Document passage:

/---

12 KiB
DuckDB Essentials for MXCP
Essential DuckDB knowledge for building MXCP servers with embedded analytics.
What is DuckDB?
DuckDB is an embedded, in-process SQL OLAP database - think "SQLite for analytics". It runs directly in your MXCP server process without needing a separate database server.
Key characteristics:
- Embedded: No server setup, no configuration
- Fast: Vectorized execution engine, parallel processing
- Versatile: Reads CSV, Parquet, JSON directly from disk or URLs
- SQL: Full SQL support with analytical extensions
- Portable: Single-file database, easy to move/backup
MXCP uses DuckDB by default for all SQL-based tools and resources.

\---

Supplied material:
/---

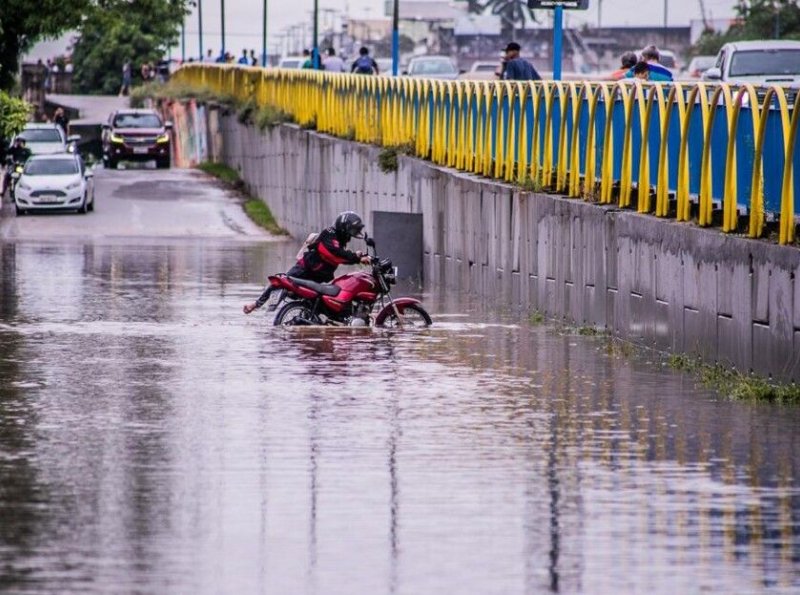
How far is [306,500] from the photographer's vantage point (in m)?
10.2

\---

Directions for this task:
Write the next part of the DuckDB essentials page, picking up right after its last sentence.

Output of the exercise:
Core Features for MXCP
1. Direct File Reading
DuckDB can query files without importing them first:
-- Query CSV directly
SELECT * FROM 'data/sales.csv'
-- Query with explicit reader
SELECT * FROM read_csv_auto('data/sales.csv')
-- Query Parquet
SELECT * FROM 'data/sales.parquet'
-- Query JSON
SELECT * FROM read_json_auto('data/events.json')
-- Query from URL
SELECT * FROM 'https://example.com/data.csv'
Auto-detection: DuckDB automatically infers:
- Column names from headers
- Data types from values
- CSV delimiters, quotes, etc.
2. CSV Import and Export
Import CSV to table:
-- Create table from CSV
CREATE TABLE sales AS
SELECT * FROM read_csv_auto('sales.csv')
-- Or use COPY
COPY sales FROM 'sales.csv' (AUTO_DETECT TRUE)
Export to CSV:
-- Export query results
COPY (SELECT * FROM sales WHERE region = 'US')
TO 'us_sales.csv' (HEADER, DELIMITER ',')
CSV reading options:
SELECT * FROM read_csv_auto(
'data.csv',
header = true,
delim = ',',
quote = '"',
dateformat = '%Y-%m-%d'
)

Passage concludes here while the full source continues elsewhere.